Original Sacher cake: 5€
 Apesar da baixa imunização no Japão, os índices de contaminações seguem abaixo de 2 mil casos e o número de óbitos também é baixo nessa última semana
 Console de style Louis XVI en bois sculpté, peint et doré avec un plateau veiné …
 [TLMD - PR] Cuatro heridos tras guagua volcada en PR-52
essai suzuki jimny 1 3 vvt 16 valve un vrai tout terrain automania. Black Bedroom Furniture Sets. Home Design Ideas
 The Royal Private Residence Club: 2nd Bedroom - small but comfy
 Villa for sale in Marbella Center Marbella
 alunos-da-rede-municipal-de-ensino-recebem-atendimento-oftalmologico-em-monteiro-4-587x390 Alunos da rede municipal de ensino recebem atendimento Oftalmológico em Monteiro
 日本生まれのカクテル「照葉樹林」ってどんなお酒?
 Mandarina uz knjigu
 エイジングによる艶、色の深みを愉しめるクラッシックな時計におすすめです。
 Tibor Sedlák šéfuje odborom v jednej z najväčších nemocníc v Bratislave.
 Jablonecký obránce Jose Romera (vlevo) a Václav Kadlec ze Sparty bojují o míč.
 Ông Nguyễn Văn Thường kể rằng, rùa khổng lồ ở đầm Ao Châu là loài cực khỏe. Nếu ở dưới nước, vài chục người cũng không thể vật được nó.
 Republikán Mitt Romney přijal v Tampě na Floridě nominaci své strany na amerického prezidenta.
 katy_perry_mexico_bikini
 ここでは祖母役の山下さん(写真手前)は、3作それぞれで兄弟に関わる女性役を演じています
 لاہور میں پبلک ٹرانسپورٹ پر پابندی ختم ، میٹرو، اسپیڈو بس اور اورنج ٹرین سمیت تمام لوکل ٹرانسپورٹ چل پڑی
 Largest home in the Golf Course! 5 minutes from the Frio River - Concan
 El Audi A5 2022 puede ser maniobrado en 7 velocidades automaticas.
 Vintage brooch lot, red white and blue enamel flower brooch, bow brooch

···

- EXERCISE INSTRUCTIONS
Could you set down exactly the lines from the one containing "Largest home in" through the last line of the records above, both included?

- OUTPUT OF THE TASK
 Largest home in the Golf Course! 5 minutes from the Frio River - Concan
 El Audi A5 2022 puede ser maniobrado en 7 velocidades automaticas.
 Vintage brooch lot, red white and blue enamel flower brooch, bow brooch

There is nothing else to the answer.